The early build moved quickly. “What started as casual brainstorming over a few lunches turned into a challenge: Let’s build something small, throw it on Hacker News, and see what happens,” Zunic said. “We put together an MVP in four days, launched it, and boom — number one. From there, it’s been an absolute rocket.”

That origin story helps explain the product’s position. Browser Use is not presented as a consumer-facing AI assistant. It is infrastructure for developers who want agents to operate across the web.

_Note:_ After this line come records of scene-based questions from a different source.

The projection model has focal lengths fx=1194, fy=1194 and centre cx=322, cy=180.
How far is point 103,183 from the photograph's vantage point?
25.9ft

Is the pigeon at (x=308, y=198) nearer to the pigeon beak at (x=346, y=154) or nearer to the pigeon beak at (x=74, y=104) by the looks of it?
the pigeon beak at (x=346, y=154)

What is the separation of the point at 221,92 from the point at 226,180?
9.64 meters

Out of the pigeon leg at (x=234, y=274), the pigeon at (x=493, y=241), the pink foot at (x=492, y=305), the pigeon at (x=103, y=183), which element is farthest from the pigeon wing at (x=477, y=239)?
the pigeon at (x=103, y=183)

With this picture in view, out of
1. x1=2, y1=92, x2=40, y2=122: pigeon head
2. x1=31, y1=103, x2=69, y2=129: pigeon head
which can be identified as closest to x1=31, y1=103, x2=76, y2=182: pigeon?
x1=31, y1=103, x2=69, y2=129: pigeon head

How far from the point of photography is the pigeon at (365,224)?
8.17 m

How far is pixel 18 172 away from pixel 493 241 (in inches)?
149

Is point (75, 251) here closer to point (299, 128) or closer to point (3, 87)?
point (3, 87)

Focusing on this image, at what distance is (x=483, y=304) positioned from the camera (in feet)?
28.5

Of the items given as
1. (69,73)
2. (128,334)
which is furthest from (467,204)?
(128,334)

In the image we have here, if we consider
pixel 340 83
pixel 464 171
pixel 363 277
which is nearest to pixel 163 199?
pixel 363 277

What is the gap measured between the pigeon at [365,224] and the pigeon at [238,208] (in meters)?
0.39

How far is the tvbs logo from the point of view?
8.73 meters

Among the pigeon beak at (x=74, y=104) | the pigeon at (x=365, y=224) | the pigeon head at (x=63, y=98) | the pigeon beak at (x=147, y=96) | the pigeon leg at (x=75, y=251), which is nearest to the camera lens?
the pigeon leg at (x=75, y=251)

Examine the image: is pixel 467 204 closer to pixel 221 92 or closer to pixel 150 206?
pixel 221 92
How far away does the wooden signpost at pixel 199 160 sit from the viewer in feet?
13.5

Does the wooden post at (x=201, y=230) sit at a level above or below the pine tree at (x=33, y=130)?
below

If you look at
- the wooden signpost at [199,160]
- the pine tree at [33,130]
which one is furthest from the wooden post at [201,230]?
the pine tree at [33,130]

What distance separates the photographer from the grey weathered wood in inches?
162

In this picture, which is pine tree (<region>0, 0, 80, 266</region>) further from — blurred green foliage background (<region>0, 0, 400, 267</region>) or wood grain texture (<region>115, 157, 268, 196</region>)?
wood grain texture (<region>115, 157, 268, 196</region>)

The company sells managed plans, but it also offers a free, self-hosted version of the software. The free, self-hosted version is the one that has blown up in the days since Manus was unveiled.

The web agent opportunity

Zunic has framed Browser Use as a tool for the builders chasing the web agent opportunity. He said he and Müller are trying to “sell a shovel” to developers moving into that space.

The ambition is to become a foundational layer rather than a single-purpose app. “We wanted to create a foundation layer that everyone will build browser agents on,” Zunic said. “In our minds, there will be more agents on the web than humans by the end of the year.”

That is a very strong forecast from the company’s co-creator, but the broader AI agent market is also expected to expand. Research and Markets says the sector will reach $42 billion in 2029. Deloitte anticipates that half of companies using AI will deploy AI agents by 2027.

Those projections help explain why a tool like Browser Use can gain traction quickly. If more companies and developers build agents that need to use websites, then the browser interaction layer becomes a key part of the stack.

Why the Manus effect matters

The Browser Use surge shows how attention can move through the AI ecosystem. Manus became the visible platform, but one of the tools underneath it also benefited when developers began examining how it works.

That kind of secondary momentum is important. AI agent products often depend on many enabling pieces: models, browser control, task execution, interface handling, and developer infrastructure. When one agent platform becomes widely discussed, the supporting tools can become more valuable to builders trying to create similar systems.

For Browser Use, the timing appears to have been fortunate. The company had already built a tool for web agents, offered a free self-hosted option, and positioned itself around a category that many expect to grow. Manus then gave the market a high-profile example of why such a tool might matter.

The result is a rapid jump in downloads, a top-trending GitHub repository, and a clearer place for Browser Use in the developing AI agent landscape.